▶ [SOURCE PASSAGE]:
- Opening Delimiter -

Cocoa Beach has cool kitsch. A weekend here might include a stop at the Surf Museum, shopping at a tiki gallery and a trip down I Dream of Jeannie Lane (yes, it’s a real street). Yes, master. This is a beach town with a sense of humor and a serious case of nostalgia – a lively, beloved throwback that also happens to occupy a crucial spot on America’s timeline.
Cocoa Beach and its environs, including Titusville and Cape Canaveral, are all part of the Space Coast, a designation that emphasizes the area’s rich ties to the National Aeronautics and Space Administration’s John F. Kennedy Space Center. All manned spaceflight in the United States has lifted off from Cape Canaveral and Kennedy Space Center. The Kennedy Space Center Visitor Complex pays tribute to circa-1960s space culture (the Mercury 7 team flew six times between 1961 and 1963), especially in its collection of rare memorabilia at the U.S. Astronaut Hall of Fame.
Outside the Kennedy Space Center, the beachy landscape still has the power to evoke the moment when the popular imagination was gripped by the possibilities of space travel. In the early days, Virgil “Gus” Grissom, Alan Shepard, John Glenn and the rest of the Mercury 7 crew tooled around what was known as Missileland, U.S.A., where crowds once gathered on the beach to watch launches through binoculars – and still do.

- Closing Delimiter -

▶ [WHAT THIS EXERCISE ASKS]:
1. In the Cocoa Beach passage, where has all manned spaceflight in the United States lifted off from?
2. From the Cocoa Beach passage, quote the part that opens with the words containing "Cocoa Beach has" and closes with "on America’s timeline.".

▶ [DATASET EXTRACT]:
- Opening Delimiter -

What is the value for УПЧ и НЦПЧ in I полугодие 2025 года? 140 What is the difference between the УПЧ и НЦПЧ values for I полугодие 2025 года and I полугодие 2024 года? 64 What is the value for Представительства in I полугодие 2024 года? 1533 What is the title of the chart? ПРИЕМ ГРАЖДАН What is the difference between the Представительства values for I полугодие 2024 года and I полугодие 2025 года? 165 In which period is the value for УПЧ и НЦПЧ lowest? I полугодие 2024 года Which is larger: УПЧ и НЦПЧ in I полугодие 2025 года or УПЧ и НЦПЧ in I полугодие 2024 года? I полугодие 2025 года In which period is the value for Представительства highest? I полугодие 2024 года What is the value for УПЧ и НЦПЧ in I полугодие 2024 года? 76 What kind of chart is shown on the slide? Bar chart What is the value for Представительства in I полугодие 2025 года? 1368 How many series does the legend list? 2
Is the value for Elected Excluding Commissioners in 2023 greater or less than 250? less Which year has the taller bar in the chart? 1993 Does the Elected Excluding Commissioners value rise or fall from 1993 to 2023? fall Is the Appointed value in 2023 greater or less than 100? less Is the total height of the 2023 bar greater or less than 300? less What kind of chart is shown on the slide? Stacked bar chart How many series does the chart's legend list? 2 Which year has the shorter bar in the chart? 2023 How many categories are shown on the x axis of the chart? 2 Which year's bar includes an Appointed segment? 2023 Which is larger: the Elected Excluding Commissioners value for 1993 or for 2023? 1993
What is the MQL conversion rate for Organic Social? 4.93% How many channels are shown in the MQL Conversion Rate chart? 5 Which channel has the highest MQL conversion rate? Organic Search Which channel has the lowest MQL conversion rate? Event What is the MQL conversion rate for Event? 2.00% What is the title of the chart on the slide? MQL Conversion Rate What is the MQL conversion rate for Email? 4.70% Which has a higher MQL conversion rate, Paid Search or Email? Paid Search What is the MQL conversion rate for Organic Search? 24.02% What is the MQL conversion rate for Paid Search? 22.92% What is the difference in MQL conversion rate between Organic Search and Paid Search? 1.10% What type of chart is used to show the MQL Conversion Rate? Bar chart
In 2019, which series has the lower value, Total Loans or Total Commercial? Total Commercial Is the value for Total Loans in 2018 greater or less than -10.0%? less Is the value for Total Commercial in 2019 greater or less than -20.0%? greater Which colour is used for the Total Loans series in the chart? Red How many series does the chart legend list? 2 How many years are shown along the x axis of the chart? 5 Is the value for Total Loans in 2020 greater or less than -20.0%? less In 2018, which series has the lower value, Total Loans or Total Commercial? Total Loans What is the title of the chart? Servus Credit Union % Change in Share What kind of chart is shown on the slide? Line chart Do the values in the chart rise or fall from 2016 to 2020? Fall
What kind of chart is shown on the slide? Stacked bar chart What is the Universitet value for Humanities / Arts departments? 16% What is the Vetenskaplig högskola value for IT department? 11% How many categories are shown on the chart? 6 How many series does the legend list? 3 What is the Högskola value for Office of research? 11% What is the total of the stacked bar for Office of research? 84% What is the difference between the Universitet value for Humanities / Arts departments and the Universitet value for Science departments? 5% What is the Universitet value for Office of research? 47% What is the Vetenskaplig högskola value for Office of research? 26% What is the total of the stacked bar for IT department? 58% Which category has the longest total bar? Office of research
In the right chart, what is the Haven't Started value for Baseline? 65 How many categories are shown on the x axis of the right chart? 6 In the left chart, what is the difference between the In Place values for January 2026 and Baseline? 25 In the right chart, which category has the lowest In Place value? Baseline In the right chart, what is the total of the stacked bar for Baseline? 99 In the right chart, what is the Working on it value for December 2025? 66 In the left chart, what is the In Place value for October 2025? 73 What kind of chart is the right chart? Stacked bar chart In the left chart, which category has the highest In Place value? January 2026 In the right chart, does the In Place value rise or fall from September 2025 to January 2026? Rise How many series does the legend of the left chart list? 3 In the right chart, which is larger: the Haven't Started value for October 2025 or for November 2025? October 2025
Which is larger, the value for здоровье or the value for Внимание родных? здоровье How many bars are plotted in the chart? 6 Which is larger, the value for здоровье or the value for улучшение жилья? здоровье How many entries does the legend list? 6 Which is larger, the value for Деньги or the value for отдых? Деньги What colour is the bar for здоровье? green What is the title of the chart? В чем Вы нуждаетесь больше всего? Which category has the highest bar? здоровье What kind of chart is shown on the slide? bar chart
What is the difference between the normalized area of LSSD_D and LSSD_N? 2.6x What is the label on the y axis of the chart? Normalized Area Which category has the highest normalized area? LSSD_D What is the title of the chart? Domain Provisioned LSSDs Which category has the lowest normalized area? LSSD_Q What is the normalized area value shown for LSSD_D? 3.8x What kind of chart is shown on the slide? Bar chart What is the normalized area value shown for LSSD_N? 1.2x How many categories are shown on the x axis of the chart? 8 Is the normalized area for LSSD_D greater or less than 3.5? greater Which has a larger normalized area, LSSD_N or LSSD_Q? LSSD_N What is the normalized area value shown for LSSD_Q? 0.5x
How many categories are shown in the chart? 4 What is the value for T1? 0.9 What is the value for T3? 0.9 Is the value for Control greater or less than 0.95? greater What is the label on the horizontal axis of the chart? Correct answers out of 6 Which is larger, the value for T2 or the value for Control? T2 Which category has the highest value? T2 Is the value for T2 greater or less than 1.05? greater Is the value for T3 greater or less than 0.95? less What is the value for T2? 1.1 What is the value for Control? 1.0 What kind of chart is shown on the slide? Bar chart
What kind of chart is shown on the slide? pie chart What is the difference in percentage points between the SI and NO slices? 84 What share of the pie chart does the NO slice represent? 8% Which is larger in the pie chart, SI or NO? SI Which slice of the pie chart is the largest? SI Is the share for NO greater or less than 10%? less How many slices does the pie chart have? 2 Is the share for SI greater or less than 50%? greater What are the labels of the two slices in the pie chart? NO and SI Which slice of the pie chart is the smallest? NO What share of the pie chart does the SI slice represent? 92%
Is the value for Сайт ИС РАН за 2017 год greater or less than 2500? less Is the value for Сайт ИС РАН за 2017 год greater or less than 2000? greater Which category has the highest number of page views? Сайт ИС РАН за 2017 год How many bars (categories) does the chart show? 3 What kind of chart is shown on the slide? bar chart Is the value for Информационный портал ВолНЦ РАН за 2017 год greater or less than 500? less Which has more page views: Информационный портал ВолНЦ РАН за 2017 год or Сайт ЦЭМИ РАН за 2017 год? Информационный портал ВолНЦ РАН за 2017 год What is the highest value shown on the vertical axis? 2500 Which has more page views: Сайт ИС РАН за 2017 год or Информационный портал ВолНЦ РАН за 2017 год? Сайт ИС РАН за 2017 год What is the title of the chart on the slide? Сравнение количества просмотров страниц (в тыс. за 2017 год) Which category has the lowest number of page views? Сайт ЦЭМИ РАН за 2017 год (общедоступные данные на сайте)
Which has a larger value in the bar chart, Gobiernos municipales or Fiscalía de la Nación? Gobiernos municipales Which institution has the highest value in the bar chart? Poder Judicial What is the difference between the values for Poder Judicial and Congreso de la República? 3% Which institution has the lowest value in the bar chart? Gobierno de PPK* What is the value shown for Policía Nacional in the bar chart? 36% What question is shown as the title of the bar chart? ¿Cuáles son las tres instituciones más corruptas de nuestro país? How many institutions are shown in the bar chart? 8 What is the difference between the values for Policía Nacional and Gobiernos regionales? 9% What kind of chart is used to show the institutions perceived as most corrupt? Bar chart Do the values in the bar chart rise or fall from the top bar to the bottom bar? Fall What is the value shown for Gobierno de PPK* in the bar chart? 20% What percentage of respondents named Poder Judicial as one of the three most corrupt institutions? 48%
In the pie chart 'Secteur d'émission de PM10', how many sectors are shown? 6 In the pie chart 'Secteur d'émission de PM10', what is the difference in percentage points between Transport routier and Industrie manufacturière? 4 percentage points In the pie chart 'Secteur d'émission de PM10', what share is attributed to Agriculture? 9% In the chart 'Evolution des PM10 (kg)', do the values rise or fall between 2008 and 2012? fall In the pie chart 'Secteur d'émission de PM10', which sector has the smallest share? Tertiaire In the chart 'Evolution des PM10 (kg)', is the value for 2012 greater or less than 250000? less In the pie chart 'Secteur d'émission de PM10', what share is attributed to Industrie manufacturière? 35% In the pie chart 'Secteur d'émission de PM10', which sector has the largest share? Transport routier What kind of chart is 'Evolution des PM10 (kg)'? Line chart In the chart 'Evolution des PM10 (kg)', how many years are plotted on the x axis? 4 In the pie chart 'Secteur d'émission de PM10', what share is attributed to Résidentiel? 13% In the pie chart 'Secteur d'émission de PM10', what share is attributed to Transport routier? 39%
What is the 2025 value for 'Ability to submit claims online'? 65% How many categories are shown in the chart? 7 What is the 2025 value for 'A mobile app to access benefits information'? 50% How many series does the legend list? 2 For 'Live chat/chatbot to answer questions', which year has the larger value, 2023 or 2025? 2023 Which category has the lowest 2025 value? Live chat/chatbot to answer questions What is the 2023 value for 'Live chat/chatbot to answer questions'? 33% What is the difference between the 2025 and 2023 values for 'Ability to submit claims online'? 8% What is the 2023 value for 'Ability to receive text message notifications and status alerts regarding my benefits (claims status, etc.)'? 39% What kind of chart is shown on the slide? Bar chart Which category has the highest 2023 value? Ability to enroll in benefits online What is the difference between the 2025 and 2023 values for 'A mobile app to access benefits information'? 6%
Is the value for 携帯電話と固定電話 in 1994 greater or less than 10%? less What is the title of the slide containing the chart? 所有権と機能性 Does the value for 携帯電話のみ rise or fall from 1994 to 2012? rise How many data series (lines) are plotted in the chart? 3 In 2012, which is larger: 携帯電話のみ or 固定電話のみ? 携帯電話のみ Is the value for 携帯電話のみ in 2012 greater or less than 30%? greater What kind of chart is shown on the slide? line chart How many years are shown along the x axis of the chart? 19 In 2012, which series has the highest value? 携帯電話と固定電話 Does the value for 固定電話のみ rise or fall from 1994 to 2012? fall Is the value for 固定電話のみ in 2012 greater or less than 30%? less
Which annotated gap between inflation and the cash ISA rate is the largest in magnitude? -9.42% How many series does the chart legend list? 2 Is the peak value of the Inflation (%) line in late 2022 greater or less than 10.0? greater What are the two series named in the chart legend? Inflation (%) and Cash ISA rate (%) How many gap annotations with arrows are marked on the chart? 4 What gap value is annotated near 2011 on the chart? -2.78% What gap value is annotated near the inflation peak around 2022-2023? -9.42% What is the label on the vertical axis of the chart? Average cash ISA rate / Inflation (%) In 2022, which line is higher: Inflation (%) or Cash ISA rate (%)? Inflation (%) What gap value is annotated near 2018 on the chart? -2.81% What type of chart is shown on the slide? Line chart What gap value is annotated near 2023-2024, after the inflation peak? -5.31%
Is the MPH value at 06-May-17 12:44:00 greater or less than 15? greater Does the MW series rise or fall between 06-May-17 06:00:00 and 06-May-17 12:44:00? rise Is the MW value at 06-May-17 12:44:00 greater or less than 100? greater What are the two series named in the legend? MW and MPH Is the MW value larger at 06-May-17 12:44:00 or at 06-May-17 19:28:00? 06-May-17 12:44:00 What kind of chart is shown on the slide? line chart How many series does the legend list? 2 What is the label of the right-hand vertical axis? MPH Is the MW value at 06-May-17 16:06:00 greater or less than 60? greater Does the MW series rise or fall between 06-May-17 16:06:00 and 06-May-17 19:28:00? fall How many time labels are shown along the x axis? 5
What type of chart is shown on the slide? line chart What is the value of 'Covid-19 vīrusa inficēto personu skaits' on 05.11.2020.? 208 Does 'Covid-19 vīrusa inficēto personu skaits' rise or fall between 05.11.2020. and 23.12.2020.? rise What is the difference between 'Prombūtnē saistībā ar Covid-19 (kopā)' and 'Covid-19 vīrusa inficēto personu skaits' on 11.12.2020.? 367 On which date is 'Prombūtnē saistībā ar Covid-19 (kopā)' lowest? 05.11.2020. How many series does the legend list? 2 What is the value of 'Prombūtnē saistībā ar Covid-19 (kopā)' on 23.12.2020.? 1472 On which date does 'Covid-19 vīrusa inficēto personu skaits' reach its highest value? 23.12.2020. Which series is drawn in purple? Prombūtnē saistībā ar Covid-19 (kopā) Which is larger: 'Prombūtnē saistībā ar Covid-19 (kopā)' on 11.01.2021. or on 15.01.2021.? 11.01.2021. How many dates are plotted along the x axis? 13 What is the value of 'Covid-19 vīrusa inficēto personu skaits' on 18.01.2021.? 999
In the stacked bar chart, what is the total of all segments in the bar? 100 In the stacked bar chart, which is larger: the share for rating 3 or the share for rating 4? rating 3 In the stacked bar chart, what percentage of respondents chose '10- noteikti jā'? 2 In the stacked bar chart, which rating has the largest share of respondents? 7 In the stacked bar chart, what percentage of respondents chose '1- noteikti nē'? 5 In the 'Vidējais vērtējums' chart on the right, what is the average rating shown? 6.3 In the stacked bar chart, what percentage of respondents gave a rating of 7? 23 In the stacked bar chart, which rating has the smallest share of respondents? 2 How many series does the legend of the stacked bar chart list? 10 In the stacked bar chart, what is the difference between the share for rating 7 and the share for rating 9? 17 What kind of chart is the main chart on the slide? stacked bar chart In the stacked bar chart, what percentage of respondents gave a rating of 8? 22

- Closing Delimiter -

▶ [ANSWER SET]:
1. Cape Canaveral and Kennedy Space Center.

2.
Cocoa Beach has cool kitsch. A weekend here might include a stop at the Surf Museum, shopping at a tiki gallery and a trip down I Dream of Jeannie Lane (yes, it’s a real street). Yes, master. This is a beach town with a sense of humor and a serious case of nostalgia – a lively, beloved throwback that also happens to occupy a crucial spot on America’s timeline.